Thai antigovernment protester killed as election tensions rise

Unknown gunman opens fire on opposition rally, 48 hours after two demonstrators were killed in clashes with police

Thai antigovernment protesters mourn in front of the picture of Yuthana Ong-art -- who was shot and killed early Saturday morning -- during a condolence ceremony in Bangkok.
Wason Wanichakorn/AP

A Thai protester was killed and four wounded Saturday, an emergency official said, when an unidentified gunman opened fire on demonstrators who have been attempting to topple Prime Minister Yingluck Shinawatra for weeks. 

Petphong Kamjonkitkarn, director of the Erawan Emergency Centre in the capital, Bangkok, said one man in his 30s had been shot dead.

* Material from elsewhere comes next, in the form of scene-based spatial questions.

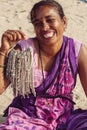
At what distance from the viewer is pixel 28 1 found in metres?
7.11

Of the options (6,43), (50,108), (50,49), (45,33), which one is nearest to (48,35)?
(45,33)

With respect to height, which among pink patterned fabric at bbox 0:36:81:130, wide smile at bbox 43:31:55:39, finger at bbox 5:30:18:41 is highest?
finger at bbox 5:30:18:41

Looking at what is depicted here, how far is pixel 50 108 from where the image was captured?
292 cm

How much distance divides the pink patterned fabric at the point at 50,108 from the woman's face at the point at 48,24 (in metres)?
0.18

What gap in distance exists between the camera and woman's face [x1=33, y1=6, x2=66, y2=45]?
2719 mm

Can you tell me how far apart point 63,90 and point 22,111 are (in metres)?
0.34

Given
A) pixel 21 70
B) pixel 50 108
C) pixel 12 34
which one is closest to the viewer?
pixel 12 34

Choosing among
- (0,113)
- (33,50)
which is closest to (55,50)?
(33,50)

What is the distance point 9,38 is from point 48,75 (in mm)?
412

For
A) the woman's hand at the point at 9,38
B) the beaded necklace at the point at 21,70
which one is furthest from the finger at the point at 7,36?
the beaded necklace at the point at 21,70

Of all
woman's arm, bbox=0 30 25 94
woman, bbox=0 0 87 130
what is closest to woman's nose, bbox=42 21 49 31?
woman, bbox=0 0 87 130

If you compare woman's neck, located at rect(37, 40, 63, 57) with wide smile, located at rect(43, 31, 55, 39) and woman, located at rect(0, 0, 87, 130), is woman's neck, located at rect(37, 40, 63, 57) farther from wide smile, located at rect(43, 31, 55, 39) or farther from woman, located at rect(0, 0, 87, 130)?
wide smile, located at rect(43, 31, 55, 39)

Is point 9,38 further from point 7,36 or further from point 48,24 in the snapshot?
point 48,24

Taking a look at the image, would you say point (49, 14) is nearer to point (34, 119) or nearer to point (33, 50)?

Four others suffered gunshot wounds.

Several hundred protesters have been camped out in tents around the walls of Yingluck's Government House offices, one of several rally sites around the capital. Witnesses said they were sleeping when gunfire rang out.

"I was sleeping, and then I heard several gunshots. I was surprised," said one 18-year-old protester, who identified himself by his nickname "Boy."

Other witnesses said the shots could have come from a car as it drove past the protest site. Reuters television pictures showed bullet holes in a concrete barrier and a generator, as well as bloodstains inside tents.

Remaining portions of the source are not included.